U.S. stocks opened higher on Thursday, helped by a string of robust earnings reports, a dip in the dollar and after China said it will hold trade talks with the United States later this month.

The Dow Jones Industrial Average rose 132.56 points, or 0.53 per cent, at the open to 25,294.97.

The S&P 500 opened higher by 13.07 points, or 0.46 per cent, at 2,831.44. The Nasdaq Composite gained 52.83 points, or 0.68 per cent, to 7,826.95 at the opening bell.

At the same time a dip in the U.S. dollar, the sight of the lira moving back to 5.8 per dollar and a higher Chinese yuan also steadied emerging market currencies such as South Africa’s rand, Russia’s rouble and Mexico’s peso.

Emerging market stocks did nudge lower again, though, after they had crossed the 20-per-cent peak-to-trough threshold that defines a ‘bear’ market. Metals markets also clawed higher, however, after copper had also entered ‘bear’ territory.

“The Chinese are heading to Washington and yuan bounced, the Qataris are heading to Ankara and the lira bounced and that has left everything else floating around really,” said Societe Generale’s global head of currency strategy Kit Juckes.

He added that it was still too early to sound the all clear around Turkey - its new finance minister and son-in-law of President Tayyip Erdogan was about to hold a global conference call - and that the broader worries were still around the extent of China’s economic slowdown.

China on Thursday said a delegation led by its vice commerce minister would travel to the United States for talks in late August at the invitation of Washington.

Hopes that it could ease trade tensions helped Chinese stocks pare losses, with both Shanghai Composite Index and Hong Kong’s Hang Seng index each down 0.8 per cent. Earlier in the day, Shanghai was down as much as 1.9 per cent while Hong Kong was off 1.7 per cent.

Japan’s Nikkei average closed 0.1 per cent lower in choppy trade, with the benchmark falling as much as 1.5 per cent before a brief swing into positive territory on China news.

The euro rose 0.2 per cent from a 13-1/2 month low and the offshore Chinese yuan gained 0.8 percent following the Sino-U.S. trade talk news.

“The news (of the China-U.S. trade talks) triggered short-covering but I think fundamentally it is of limited significance,” said Yasuo Sakuma, chief investment officer at Libra Investments.

He said Turkey’s market swings reflect the fact that it is one of the more vulnerable parts of the global economy at this stage in the interest rate cycle, as the Federal Reserve seeks to normalise U.S. monetary policy.

VIDEO GAME NASTY

However, Sakuma noted there were arguably larger risks for investors, such as the weak earnings from Tencent Holdings. .

The Chinese tech giant reported its first quarterly profit fall in nearly 13 years on weak gaming revenue. It holds a 40 percent stake in the U.S. firm that makes cult game Fortnite. While that may be booming, China’s regulator this week has signalled it is clamping down on some of these types of games.
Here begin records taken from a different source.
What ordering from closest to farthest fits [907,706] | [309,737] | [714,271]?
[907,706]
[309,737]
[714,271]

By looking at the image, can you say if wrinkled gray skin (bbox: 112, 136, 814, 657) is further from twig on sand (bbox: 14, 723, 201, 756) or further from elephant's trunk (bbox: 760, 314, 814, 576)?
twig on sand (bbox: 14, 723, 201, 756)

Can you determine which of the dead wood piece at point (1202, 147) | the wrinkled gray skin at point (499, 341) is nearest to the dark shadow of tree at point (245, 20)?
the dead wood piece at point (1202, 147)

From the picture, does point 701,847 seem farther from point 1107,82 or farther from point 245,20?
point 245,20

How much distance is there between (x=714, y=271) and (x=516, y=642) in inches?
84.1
That had knocked other Asian tech firms with South Korea’s Samsung Electronics, Asia’s third largest firm by market capitalisation, down to a one-year low.

Back in Europe, Italy’s stock market sank 1.6 percent to its lowest level since April 2017 as motorway operator Atlantia fell 20 percent. The Italian government said it could be heavily fined or stripped of its contracts following the deadly collapse of a bridge in Genoa.

Though metals strengthened, oil prices were also left flat after data showed a surprise weekly increase in U.S. crude stockpiles, compounding worries about a weaker global economic growth.

Brent was at just over $71 a barrel and U.S. crude oil last stood at $65.17, having fallen to two-month lows of $64.42, following Wednesday’s 3.2 percent fall.

On the bond market, the tentative recovery in risk appetite also saw yields on German Bunds and U.S. Treasury, regarded as safe investments in times of trouble, nudge up.

“The overnight news that the Chinese are sending a delegation to the U.S. is helping support risk sentiment,” said ING strategist Martin van Vliet.